Sunday, September 27, 2009
Yesterday afternoon John and I saw Love Happens starring Aaron Eckhart and Jennifer Anniston. It was a pleasant enough movie: sort of an old fashioned boy meets girl comedic romance. Both actors did an excellent job in their roles, Eckhart as, Burke, a successful author and self-help life counselor; Anniston as, Eloise, a florist with a series of bad relationships.
While the budding romance between Burke and Eloise is the primary focus of the movie, it blossoms only amid the back story of the tragedy that set Burke on the path of authorship and self-help guru. Three years prior to the current events his wife died in a car accident near Seattle where they lived.

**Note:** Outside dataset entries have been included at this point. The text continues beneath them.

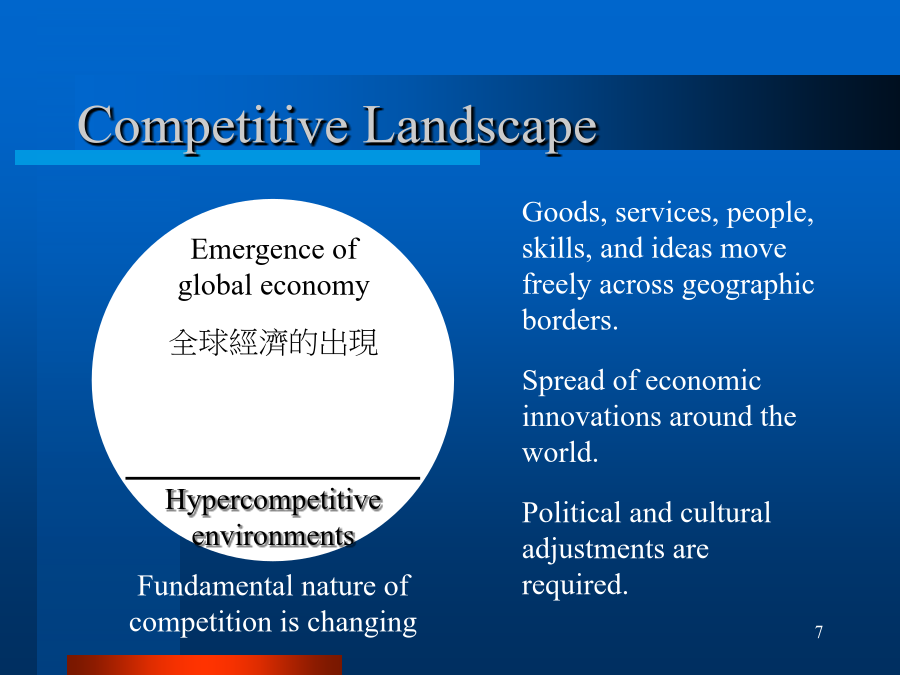 Competitive Landscape

Emergence of global economy

全球經濟的出現

Hypercompetitive environments

Fundamental nature of competition is changing

Goods, services, people, skills, and ideas move freely across geographic borders.

Spread of economic innovations around the world.

Political and cultural adjustments are required.

7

Burke has now returned to Seattle to conduct one of his “A-OK” seminars. For all appearances, he has completely recovered form his wife’s death. Attendees have (apparently) read his book and now expect the same sort of recovery for the tragedy in their own lives through group sessions and upbeat lectures by Burke. Now and again some pearls of “wisdom” are dropped from his mouth, the greatest of which is that those suffering from a tragedy in life must confront their fear before they can move on; i.e., overcome or move through their grief. The big surprise (Not really for those of us who can practically write such films in our sleep!) is that Burke has not come to grips with his own fear. (No spoilers here, but again, for those of us who can practically write these things ourselves, there were no surprises, either.)
“Fear” it seems, is a code word for guilt, the G-spot. Can’t call it that, of course, because guilt it tied to sin and sin means there is a God. Oh! what a piteous word-playing world we live in! Guilt often hides behind a mask, from sexual promiscuity to fear and anger. In Love Happens, guilt hiding behind a mask of fear, can be handled quite easily: Just do one thing you are truly afraid of, like walking on a bed of hot coals, and your g-spot is lessened. The release of tension brought about by one fear abated grants permission for another to be set free. Soon your g-spot is entirely set free.

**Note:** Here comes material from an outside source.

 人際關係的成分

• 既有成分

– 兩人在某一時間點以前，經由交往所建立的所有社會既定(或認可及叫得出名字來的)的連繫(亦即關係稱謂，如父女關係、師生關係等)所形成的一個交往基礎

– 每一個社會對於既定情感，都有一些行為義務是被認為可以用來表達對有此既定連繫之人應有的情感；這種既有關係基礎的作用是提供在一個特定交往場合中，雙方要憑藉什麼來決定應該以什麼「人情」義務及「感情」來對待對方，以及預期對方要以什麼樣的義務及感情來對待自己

What a concept! Perhaps we can do that in our churches. We can have coal-and-ash beds implanted into the entry way of every church so that as each one enters he can be absolved. His G-spot can eventually be eradicated. Isn’t that the way so many think of Confession and Absolution–as if they were being asked to walk on a bed of hot coals? As if it were the most fearful of all things imaginable? Yet we believe, teach and confess that “confession is to be retained for the sake of absolution” (AC: II; xxv; 13. Tappert).

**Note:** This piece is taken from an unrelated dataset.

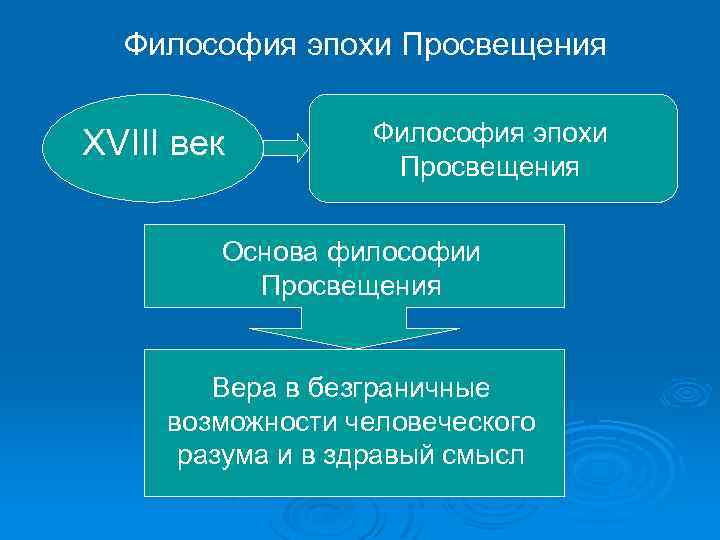 Философия эпохи Просвещения

XVIII век

Философия эпохи Просвещения

Основа философии Просвещения

Вера в безграничные возможности человеческого разума и в здравый смысл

Absolution is what the seminar attendees are truly seeking, after all. The death of a child can in fact be “just an accident,” but the parent who could not save his own son will nonetheless punish himself for what he could not do. Drat! that g-spot. The husband who was driving the car in which his wife was killed will do the same. There goes the g-spot again.
The guilt of grief takes many forms; each one finds its answer in only one place, and yet in this movie once again the world hears that the answer can be found in the silence of one’s own doing-ness. In another movie the lead character yelled to the night sky, confessing his sins to God. The answer was the silence of the stars brightly shining upon him. In Love Happens, the Absolution comes in shopping at Home Depot and walking on hot coals, but not in words of comfort relating to life and death itself. Too bad they weren't thieves hung on crosses so they could hear from their Savior Himself.
“It was an accident. It wasn’t your fault.” How true. How very true. Accidents happen. Now there’s a good movie title: Accidents Happen. When accidents happen, who sends them? Scripture says God disciplines us as His own sons (Deu 8:5; He 12:7). Yet in the same way God took Abraham’s son and then returned him to Abraham by way of the ram He sent for the sacrifice, what God takes from us He gives back to us through His Son. God’s discipline is for the sake of our repentance. There is no such thing as an accident that happens for no purpose, as if to say “Accidents happen” with a shrug of the shoulder in the same way one would intone, “skubalon happens.” Joseph received all the injustices to his life from the hands of his own brothers as if purposed by God, “As for you, you meant evil against me, but God meant it for good, to bring it about that many people should be kept alive, as they are today” Gen 50:50. Joseph spoke these words to his brothers when they stood before him, convicted of their guilt for crimes against their own father, brother, and God in heaven. Joseph’s words were an absolution to them. Ah! There’s another movie title: Repentance Happens.
All humans have the capacity to believe, and do believe in something. Movies like Love Happens bring to the forefront a need grounded in that capacity, to be absolved of one’s guilt. When repentance happens, who is there to speak the words of forgiveness as if Christ Himself is present? Christ instituted the means whereby His words of Absolution should be spoken by His servant and received by the hearer (John 20:22-23). If anything at all, Love Happens, in a quirky mixed up way, redefines why it is important to be where the things of Christ are going on and to receive them as often as one is able. That thief comes whenever he will. His Absolution is the only cure for that nasty g-spot that accuses and wills not to be silent. His comfort is the only true one, and is found nowhere but in the things of Christ and the unity of His Body.